> _Given problem_
Retype each of the following entries word for word, with every character unchanged.

> _Extracted records_
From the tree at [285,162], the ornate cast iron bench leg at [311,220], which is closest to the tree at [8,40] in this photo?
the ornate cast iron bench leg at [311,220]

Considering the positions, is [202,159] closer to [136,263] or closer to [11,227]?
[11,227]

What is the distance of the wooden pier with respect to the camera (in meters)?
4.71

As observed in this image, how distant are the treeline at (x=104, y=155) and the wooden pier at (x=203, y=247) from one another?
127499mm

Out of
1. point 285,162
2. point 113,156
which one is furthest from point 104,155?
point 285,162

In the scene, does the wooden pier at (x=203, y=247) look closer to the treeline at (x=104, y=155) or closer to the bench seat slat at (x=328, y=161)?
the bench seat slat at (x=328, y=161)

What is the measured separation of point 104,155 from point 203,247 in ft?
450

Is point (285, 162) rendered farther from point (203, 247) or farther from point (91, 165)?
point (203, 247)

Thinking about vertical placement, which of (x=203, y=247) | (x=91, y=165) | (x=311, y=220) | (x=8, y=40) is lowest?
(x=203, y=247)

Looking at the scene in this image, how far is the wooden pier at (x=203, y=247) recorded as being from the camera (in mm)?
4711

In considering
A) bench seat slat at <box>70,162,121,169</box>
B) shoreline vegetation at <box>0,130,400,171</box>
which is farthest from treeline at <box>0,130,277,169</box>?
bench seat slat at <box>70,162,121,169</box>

> _Output for this exercise_
From the tree at [285,162], the ornate cast iron bench leg at [311,220], which is closest to the tree at [8,40] in this photo?
the ornate cast iron bench leg at [311,220]

Considering the positions, is [202,159] closer to [136,263] or closer to [11,227]?
[11,227]

What is the distance of the wooden pier with respect to the camera (in meters)?
4.71

As observed in this image, how distant are the treeline at (x=104, y=155) and the wooden pier at (x=203, y=247) from one another?
127499mm

Out of
1. point 285,162
2. point 113,156
which one is furthest from point 104,155?
point 285,162

In the scene, does the wooden pier at (x=203, y=247) look closer to the treeline at (x=104, y=155) or closer to the bench seat slat at (x=328, y=161)?
the bench seat slat at (x=328, y=161)

What is the measured separation of point 104,155 from point 203,247 in ft?
450

Is point (285, 162) rendered farther from point (203, 247) or farther from point (91, 165)?
point (203, 247)

Thinking about vertical placement, which of (x=203, y=247) | (x=91, y=165) | (x=311, y=220) | (x=8, y=40) is lowest?
(x=203, y=247)

Looking at the scene in this image, how far is the wooden pier at (x=203, y=247) recorded as being from the camera (in mm)?
4711

In considering
A) bench seat slat at <box>70,162,121,169</box>
B) shoreline vegetation at <box>0,130,400,171</box>
which is farthest from treeline at <box>0,130,277,169</box>?
bench seat slat at <box>70,162,121,169</box>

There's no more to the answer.